** Opening DATASET EXCERPTS block **

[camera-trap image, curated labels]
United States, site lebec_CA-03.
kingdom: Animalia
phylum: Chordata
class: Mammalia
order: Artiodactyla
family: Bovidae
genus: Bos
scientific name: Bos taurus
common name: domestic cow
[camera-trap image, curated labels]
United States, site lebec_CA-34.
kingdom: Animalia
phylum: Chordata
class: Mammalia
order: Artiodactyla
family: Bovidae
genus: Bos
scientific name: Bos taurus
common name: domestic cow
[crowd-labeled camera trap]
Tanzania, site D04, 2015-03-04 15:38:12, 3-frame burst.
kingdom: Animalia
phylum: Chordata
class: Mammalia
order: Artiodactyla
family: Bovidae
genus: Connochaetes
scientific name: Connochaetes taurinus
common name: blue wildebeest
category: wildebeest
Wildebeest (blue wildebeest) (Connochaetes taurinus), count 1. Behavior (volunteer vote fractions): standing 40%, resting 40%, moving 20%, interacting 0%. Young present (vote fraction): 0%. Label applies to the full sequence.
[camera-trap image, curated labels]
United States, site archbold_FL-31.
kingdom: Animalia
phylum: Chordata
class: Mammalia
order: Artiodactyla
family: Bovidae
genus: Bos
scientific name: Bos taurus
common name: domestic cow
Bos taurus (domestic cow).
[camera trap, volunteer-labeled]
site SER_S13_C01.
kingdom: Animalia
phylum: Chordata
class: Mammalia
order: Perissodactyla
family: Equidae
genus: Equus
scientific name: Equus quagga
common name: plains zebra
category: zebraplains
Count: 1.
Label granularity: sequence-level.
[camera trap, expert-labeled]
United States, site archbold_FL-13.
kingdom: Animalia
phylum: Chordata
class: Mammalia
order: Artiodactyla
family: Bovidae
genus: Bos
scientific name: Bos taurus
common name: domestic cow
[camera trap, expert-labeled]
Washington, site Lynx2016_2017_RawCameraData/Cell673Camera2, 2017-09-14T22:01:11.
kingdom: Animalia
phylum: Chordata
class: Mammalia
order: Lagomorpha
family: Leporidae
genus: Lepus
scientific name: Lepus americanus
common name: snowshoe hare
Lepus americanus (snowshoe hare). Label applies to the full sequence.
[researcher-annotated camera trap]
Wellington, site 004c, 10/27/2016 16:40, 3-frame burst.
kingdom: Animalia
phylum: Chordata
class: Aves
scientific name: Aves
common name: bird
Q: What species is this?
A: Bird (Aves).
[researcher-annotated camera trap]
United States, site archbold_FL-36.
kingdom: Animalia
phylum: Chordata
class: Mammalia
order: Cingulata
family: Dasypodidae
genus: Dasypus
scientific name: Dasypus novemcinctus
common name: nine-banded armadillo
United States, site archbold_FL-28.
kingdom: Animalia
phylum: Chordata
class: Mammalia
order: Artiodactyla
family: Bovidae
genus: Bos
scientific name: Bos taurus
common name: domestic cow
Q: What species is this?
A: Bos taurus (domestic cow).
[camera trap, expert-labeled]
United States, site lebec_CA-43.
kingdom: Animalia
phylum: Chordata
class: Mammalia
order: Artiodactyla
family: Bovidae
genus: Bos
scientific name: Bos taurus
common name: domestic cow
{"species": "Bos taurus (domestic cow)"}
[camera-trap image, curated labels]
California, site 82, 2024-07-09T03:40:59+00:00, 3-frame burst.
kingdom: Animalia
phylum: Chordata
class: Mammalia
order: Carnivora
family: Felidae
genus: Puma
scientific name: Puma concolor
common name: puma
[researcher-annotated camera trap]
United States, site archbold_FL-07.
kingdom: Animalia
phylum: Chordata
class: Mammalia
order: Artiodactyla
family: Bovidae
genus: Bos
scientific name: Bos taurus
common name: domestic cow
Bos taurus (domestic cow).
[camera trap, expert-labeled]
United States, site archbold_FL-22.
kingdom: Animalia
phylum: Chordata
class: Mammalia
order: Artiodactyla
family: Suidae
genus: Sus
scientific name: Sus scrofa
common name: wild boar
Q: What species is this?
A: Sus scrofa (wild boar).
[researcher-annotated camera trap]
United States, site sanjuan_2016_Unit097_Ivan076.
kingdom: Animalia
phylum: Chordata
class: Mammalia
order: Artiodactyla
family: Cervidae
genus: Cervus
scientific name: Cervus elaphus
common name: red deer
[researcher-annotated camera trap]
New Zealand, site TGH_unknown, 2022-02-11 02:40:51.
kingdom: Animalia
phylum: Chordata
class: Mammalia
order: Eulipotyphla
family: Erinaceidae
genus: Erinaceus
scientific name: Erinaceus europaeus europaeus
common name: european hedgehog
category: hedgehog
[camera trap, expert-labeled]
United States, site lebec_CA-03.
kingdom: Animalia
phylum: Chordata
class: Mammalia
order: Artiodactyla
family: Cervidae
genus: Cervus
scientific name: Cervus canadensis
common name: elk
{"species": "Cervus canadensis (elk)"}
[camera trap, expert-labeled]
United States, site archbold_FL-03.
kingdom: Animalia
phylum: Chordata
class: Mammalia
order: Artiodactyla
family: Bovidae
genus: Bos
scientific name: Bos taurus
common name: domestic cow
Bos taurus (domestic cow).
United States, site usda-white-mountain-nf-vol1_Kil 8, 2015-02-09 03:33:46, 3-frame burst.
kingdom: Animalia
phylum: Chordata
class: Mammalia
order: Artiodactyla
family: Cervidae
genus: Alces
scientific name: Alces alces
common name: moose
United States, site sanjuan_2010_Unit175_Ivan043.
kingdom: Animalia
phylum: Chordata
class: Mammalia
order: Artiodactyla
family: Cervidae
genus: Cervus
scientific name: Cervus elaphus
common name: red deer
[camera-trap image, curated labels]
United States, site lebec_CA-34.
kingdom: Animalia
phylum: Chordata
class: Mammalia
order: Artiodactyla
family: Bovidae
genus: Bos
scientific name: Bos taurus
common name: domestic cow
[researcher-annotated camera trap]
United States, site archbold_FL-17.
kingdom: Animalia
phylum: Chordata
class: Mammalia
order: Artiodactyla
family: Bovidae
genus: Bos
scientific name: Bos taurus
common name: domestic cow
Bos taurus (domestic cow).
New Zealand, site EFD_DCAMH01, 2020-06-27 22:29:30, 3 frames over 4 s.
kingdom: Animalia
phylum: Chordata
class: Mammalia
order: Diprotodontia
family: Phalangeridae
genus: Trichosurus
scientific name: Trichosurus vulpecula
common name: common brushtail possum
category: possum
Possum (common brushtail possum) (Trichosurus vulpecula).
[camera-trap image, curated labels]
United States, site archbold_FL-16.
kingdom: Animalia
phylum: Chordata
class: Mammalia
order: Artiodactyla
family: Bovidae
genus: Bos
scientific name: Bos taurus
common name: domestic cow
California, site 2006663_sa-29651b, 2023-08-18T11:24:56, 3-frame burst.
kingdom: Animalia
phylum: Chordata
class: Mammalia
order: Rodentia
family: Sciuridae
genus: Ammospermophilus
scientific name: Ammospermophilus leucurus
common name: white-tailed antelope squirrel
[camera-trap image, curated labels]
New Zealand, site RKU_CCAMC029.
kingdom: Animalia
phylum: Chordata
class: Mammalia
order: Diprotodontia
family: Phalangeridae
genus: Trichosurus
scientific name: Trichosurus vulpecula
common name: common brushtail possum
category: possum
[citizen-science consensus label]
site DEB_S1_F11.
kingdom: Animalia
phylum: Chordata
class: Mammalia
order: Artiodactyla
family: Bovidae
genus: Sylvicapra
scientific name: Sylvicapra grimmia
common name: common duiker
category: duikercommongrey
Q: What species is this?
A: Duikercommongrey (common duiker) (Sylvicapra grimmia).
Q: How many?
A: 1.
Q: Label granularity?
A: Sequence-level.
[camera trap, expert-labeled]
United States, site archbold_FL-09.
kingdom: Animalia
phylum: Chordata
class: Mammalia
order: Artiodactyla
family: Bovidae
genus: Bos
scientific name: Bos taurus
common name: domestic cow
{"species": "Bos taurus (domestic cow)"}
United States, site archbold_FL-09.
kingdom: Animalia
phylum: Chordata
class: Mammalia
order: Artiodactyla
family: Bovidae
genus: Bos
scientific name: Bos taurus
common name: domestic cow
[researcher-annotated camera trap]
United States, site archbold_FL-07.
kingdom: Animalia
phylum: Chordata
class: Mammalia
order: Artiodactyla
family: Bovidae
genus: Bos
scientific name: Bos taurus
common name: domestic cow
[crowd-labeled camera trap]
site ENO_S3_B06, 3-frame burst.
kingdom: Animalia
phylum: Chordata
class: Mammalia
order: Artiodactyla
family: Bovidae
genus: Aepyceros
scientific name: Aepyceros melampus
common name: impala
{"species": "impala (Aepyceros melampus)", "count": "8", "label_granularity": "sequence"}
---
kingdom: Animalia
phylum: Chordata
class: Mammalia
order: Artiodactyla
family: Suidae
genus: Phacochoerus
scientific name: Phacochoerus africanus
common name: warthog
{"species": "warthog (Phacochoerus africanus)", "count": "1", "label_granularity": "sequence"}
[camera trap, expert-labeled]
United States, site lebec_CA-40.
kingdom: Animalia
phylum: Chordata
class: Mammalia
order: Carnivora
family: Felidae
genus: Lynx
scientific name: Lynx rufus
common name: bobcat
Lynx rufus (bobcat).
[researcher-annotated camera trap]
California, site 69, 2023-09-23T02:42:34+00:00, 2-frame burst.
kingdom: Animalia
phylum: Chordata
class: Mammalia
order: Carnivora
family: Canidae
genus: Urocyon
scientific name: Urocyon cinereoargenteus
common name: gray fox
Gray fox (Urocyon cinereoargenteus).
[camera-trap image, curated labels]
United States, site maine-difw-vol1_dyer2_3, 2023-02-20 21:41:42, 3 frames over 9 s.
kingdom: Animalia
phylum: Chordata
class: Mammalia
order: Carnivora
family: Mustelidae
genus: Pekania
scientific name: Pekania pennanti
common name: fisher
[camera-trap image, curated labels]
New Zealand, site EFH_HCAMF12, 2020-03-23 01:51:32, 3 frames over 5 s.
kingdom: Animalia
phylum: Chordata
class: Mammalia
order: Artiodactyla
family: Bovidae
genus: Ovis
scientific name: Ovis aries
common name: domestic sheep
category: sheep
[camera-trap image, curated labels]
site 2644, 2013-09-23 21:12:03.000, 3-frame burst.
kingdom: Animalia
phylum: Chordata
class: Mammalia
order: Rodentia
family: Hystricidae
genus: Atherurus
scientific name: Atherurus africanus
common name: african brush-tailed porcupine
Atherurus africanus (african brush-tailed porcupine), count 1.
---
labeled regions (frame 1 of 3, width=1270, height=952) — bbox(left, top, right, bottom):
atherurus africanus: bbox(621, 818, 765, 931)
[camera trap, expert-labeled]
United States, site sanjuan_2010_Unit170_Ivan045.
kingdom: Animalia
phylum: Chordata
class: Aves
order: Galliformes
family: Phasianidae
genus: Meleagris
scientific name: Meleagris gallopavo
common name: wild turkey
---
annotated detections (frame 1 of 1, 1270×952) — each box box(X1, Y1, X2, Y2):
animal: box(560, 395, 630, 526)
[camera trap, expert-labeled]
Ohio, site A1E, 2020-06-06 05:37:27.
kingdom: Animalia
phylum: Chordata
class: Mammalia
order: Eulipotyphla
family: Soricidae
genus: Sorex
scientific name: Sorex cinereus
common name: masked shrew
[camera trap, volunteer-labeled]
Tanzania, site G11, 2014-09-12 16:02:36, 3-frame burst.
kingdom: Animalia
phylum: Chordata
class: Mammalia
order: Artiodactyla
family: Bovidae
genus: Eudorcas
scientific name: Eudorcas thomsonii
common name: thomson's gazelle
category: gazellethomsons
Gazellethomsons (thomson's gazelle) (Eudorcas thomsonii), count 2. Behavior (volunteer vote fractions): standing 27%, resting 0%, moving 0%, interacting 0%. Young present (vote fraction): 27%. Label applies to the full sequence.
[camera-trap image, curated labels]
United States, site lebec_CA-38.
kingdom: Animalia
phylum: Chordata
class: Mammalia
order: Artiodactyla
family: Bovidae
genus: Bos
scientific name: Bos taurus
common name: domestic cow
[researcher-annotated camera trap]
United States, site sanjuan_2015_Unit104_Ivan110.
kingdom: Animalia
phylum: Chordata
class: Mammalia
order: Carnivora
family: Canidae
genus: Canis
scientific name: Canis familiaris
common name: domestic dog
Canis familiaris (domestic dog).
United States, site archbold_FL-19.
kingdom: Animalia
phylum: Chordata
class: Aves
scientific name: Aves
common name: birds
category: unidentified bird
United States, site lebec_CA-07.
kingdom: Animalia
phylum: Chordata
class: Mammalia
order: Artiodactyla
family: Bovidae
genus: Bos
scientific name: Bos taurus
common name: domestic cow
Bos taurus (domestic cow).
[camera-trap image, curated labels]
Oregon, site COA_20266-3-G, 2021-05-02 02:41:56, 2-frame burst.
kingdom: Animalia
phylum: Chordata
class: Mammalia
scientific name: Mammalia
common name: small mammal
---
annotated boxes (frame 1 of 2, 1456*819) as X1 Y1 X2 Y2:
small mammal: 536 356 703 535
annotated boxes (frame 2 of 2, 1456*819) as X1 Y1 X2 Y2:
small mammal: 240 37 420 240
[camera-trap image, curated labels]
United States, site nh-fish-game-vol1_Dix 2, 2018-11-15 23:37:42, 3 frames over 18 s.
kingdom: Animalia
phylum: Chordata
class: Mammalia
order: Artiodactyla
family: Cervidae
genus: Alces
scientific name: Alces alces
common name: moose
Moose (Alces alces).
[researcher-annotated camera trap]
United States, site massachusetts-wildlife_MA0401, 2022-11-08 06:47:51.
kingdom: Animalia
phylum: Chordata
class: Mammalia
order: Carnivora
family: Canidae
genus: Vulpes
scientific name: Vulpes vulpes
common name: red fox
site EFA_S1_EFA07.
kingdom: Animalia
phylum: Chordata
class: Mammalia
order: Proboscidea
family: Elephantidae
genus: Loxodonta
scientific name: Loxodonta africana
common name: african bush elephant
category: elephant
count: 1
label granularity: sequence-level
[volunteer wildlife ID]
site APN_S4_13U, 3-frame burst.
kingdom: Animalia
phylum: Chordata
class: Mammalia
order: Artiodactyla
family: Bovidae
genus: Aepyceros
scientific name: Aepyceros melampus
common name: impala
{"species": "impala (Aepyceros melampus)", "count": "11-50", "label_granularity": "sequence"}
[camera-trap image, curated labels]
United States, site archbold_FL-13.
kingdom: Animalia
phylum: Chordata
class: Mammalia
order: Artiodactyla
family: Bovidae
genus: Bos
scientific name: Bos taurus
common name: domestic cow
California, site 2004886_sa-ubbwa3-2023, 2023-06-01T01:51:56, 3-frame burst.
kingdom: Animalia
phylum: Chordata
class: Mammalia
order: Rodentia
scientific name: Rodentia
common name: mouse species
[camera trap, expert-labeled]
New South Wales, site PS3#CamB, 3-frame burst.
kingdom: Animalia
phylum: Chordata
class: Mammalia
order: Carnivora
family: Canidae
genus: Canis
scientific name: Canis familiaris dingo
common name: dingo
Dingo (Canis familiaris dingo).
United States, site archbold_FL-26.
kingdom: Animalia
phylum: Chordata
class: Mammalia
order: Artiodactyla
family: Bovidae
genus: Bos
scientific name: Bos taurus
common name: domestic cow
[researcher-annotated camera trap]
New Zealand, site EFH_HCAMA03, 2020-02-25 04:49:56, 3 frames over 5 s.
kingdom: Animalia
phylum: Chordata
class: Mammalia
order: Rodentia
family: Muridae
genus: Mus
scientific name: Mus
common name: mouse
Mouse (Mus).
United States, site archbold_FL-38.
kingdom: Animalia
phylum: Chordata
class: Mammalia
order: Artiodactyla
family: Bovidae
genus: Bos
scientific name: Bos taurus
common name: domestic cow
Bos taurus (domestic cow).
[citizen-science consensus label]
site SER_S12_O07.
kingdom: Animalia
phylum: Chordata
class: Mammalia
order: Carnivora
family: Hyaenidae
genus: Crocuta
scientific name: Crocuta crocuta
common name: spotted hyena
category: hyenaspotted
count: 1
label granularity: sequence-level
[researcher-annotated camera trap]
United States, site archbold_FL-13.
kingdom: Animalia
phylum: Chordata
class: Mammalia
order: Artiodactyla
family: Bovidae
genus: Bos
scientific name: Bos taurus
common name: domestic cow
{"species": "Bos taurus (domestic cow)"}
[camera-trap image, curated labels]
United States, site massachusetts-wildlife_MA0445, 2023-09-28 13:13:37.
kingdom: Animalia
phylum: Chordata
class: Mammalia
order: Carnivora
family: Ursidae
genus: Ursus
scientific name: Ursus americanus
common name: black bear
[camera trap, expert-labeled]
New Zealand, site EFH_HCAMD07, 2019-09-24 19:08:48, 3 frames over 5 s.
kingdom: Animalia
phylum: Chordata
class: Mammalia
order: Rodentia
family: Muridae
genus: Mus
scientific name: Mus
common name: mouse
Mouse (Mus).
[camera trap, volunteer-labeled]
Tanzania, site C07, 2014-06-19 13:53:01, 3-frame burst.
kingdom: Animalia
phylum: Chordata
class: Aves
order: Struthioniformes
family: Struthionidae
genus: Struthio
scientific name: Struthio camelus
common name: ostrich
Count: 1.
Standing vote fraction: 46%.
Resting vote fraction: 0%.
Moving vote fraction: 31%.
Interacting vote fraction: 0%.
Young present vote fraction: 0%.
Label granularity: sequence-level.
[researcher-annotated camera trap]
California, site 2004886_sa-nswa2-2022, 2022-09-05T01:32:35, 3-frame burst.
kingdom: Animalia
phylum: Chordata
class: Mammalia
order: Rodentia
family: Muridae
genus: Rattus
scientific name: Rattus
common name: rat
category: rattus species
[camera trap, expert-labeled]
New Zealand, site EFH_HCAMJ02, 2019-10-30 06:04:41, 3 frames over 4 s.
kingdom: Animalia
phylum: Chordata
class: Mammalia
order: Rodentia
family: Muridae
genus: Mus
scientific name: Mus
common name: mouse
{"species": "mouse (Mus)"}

** Closing DATASET EXCERPTS block **

• _PROBLEM TO SOLVE_: Start copying at the line that contains "family: Ursidae" and stop after the last line of the records, keeping every line exactly.

• _RESULT OF THIS TASK_:
family: Ursidae
genus: Ursus
scientific name: Ursus americanus
common name: black bear
[camera trap, expert-labeled]
New Zealand, site EFH_HCAMD07, 2019-09-24 19:08:48, 3 frames over 5 s.
kingdom: Animalia
phylum: Chordata
class: Mammalia
order: Rodentia
family: Muridae
genus: Mus
scientific name: Mus
common name: mouse
Mouse (Mus).
[camera trap, volunteer-labeled]
Tanzania, site C07, 2014-06-19 13:53:01, 3-frame burst.
kingdom: Animalia
phylum: Chordata
class: Aves
order: Struthioniformes
family: Struthionidae
genus: Struthio
scientific name: Struthio camelus
common name: ostrich
Count: 1.
Standing vote fraction: 46%.
Resting vote fraction: 0%.
Moving vote fraction: 31%.
Interacting vote fraction: 0%.
Young present vote fraction: 0%.
Label granularity: sequence-level.
[researcher-annotated camera trap]
California, site 2004886_sa-nswa2-2022, 2022-09-05T01:32:35, 3-frame burst.
kingdom: Animalia
phylum: Chordata
class: Mammalia
order: Rodentia
family: Muridae
genus: Rattus
scientific name: Rattus
common name: rat
category: rattus species
[camera trap, expert-labeled]
New Zealand, site EFH_HCAMJ02, 2019-10-30 06:04:41, 3 frames over 4 s.
kingdom: Animalia
phylum: Chordata
class: Mammalia
order: Rodentia
family: Muridae
genus: Mus
scientific name: Mus
common name: mouse
{"species": "mouse (Mus)"}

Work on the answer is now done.